PASSAGE PROVIDED:
All of lore.kernel.org
 help / color / mirror / Atom feed
From: Ming Lei <ming.lei@redhat.com>
To: James Bottomley <James.Bottomley@HansenPartnership.com>,
	linux-scsi@vger.kernel.org,
	"Martin K . Petersen" <martin.petersen@oracle.com>
Cc: linux-block@vger.kernel.org, Ming Lei <ming.lei@redhat.com>,
	Christoph Hellwig <hch@lst.de>,
	Bart Van Assche <bvanassche@acm.org>,
	"Ewan D . Milne" <emilne@redhat.com>,
	Hannes Reinecke <hare@suse.com>
Subject: [PATCH 2/2] scsi: core: avoid to pre-allocate big chunk for sg list
Date: Tue, 23 Apr 2019 18:32:40 +0800	[thread overview]
Message-ID: <20190423103240.29864-3-ming.lei@redhat.com> (raw)
In-Reply-To: <20190423103240.29864-1-ming.lei@redhat.com>

Now scsi_mq_setup_tags() pre-allocates a big buffer for IO sg list,
and the buffer size is scsi_mq_sgl_size() which depends on smaller
value between shost->sg_tablesize and SG_CHUNK_SIZE.

Modern HBA's DMA capabilty is often capable of deadling with very
big segment number, so scsi_mq_sgl_size() is often big. Suppose the
max sg number of SG_CHUNK_SIZE is taken, scsi_mq_sgl_size() will be
4KB.

SUPPLIED ENTRIES:
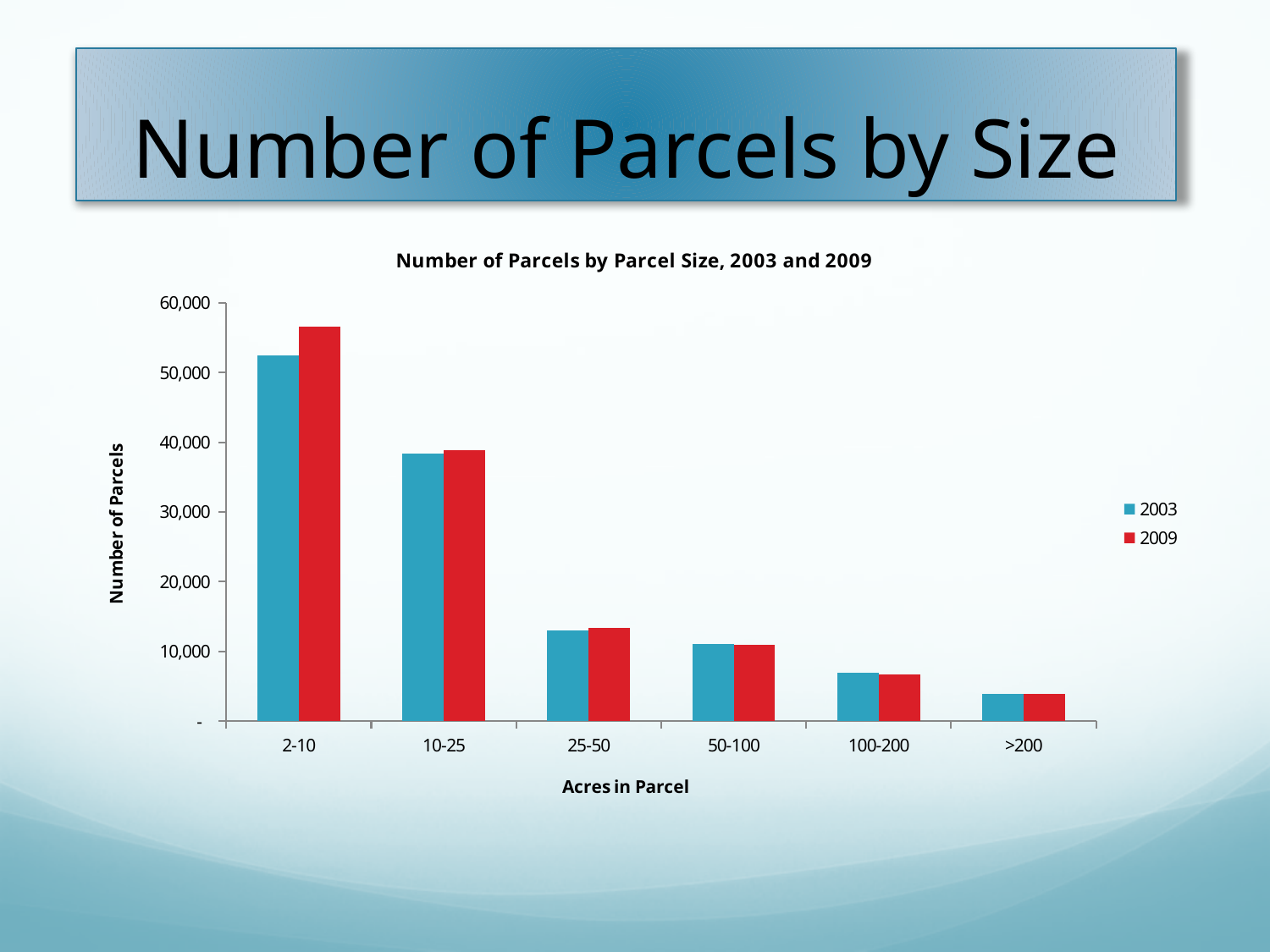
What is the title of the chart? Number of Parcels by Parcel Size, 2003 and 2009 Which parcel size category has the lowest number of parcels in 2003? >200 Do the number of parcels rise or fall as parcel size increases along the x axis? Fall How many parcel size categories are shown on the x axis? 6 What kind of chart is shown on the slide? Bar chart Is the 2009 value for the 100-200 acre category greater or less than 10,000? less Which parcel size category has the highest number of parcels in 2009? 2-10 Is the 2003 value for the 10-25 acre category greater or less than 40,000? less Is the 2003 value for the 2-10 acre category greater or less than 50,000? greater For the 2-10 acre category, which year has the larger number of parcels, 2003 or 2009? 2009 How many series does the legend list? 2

* * *

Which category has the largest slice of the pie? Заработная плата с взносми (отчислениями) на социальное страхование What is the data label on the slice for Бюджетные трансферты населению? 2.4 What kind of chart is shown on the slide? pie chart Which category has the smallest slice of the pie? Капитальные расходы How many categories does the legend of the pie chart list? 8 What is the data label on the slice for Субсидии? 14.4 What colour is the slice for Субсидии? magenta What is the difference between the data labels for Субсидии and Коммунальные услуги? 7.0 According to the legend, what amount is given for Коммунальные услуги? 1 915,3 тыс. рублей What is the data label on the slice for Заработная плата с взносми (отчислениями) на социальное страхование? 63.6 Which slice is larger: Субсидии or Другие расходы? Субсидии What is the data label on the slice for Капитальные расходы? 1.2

ACTIONS TO TAKE:
1. Answer these questions using the kernel patch email:
(a) Who sent the patch?
(b) Which function pre-allocates a big buffer for the IO sg list?
(c) What size will scsi_mq_sgl_size() be if the max sg number of SG_CHUNK_SIZE is taken?
2. Quote the kernel patch email between "All of lore.kernel.org" and "Message-ID: <20190423103240.29864-3-ming.lei@redhat.com> (raw)", inclusive.
The entries have nothing to do with the kernel patch email.

SOLUTIONS TO THE EXERCISE:
1.
(a) Ming Lei
(b) scsi_mq_setup_tags()
(c) 4KB

2.
All of lore.kernel.org
 help / color / mirror / Atom feed
From: Ming Lei <ming.lei@redhat.com>
To: James Bottomley <James.Bottomley@HansenPartnership.com>,
	linux-scsi@vger.kernel.org,
	"Martin K . Petersen" <martin.petersen@oracle.com>
Cc: linux-block@vger.kernel.org, Ming Lei <ming.lei@redhat.com>,
	Christoph Hellwig <hch@lst.de>,
	Bart Van Assche <bvanassche@acm.org>,
	"Ewan D . Milne" <emilne@redhat.com>,
	Hannes Reinecke <hare@suse.com>
Subject: [PATCH 2/2] scsi: core: avoid to pre-allocate big chunk for sg list
Date: Tue, 23 Apr 2019 18:32:40 +0800	[thread overview]
Message-ID: <20190423103240.29864-3-ming.lei@redhat.com> (raw)